> **REQUIRED ACTIONS**:
A: Return the part of the page on breadth-first GraphQL execution that opens with the words containing "Traditional GraphQL implementations" and closes with "scales by depth-only.", copied word for word.
B: Decide whether each statement below agrees with the page on breadth-first GraphQL execution, answering yes or no and quoting the deciding words of the page. (i) Traditional GraphQL implementations execute depth-first. (ii) In breadth-first execution, field instances are batched only by using DataLoader promise patterns. (iii) In the napkin-math scenario, depth-first execution calls 5000 field resolvers.

> **SOURCE**:

--- Start ---

Breadth-first GraphQL execution

The proof-of-concept algorithm for Shopify's GraphQL Cardinal engine

GraphQL requests have two dimensions: depth and breadth. The depth dimension is finite as defined by the request document, while the breadth dimension scales by the width of response data (and can grow extremely large).

Traditional GraphQL implementations execute depth-first, which resolves every field of every object in the response individually, making resolver overhead (resolver calls, tracing, intermediary promises) scale by depth × breadth. By executing breadth-first, we instead resolve each selection depth only once with an aggregated set of objects, so resolver overhead scales by depth-only.

This breadth-first design makes processing list repetitions considerably faster.

graphql-ruby (depth): 140002 resolvers
   1.087 (± 0.0%) i/s  (919.76 ms/i) -  6.000 in  5.526807s
graphql-breadth_exec 140002 resolvers
   21.314 (± 9.4%) i/s   (46.92 ms/i) -  108.000 in  5.095015s

Comparison:
graphql-breadth_exec 140002 resolvers:   21.3 i/s
graphql-ruby (depth): 140002 resolvers:   1.1 i/s - 19.60x  slower

Batching advantages

Breadth-first resolvers look a little different than we're used to: they recieve objects and return a mapped set.

def resolve(objects, args, cxt)
  objects.map { ... }
end

This makes all field instances inherently batched as a function of the engine without using DataLoader promise patterns. However, promises are still relevant for batching work across field instances (ie: same field using different aliases, or different fields sharing a query, etc.). Promise patterns can be considerably more efficient in breadth execution by binding many objects to a single promise rather than generating a promise per object:

Napkin math

Assumption: all GraphQL fields have some non-zero overhead cost associated with their execution. For simplicity, let's round up and say this cost is 1ms.

Scenario: we resolve five fields (depth) across a list of 1000 objects (breadth).

• depth-first: we call 5000 field resolvers (depth × breadth) and incur 5s (5 × 1000 × 1ms).
• breadth-first: we call 5 field resolvers (depth-only) and incur only 5ms (5 × 1ms).

--- End ---

> **GIVEN DATA**:

--- Start ---

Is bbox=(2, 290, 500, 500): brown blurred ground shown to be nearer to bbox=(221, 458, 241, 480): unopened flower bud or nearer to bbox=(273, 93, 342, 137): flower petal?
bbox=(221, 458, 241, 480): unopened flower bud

--- End ---

> **EXERCISE SOLUTIONS**:
A:
Traditional GraphQL implementations execute depth-first, which resolves every field of every object in the response individually, making resolver overhead (resolver calls, tracing, intermediary promises) scale by depth × breadth. By executing breadth-first, we instead resolve each selection depth only once with an aggregated set of objects, so resolver overhead scales by depth-only.

B:
(i) Yes: "Traditional GraphQL implementations execute depth-first"
(ii) No: "This makes all field instances inherently batched as a function of the engine without using DataLoader promise patterns."
(iii) Yes: "depth-first: we call 5000 field resolvers (depth × breadth) and incur 5s (5 × 1000 × 1ms)."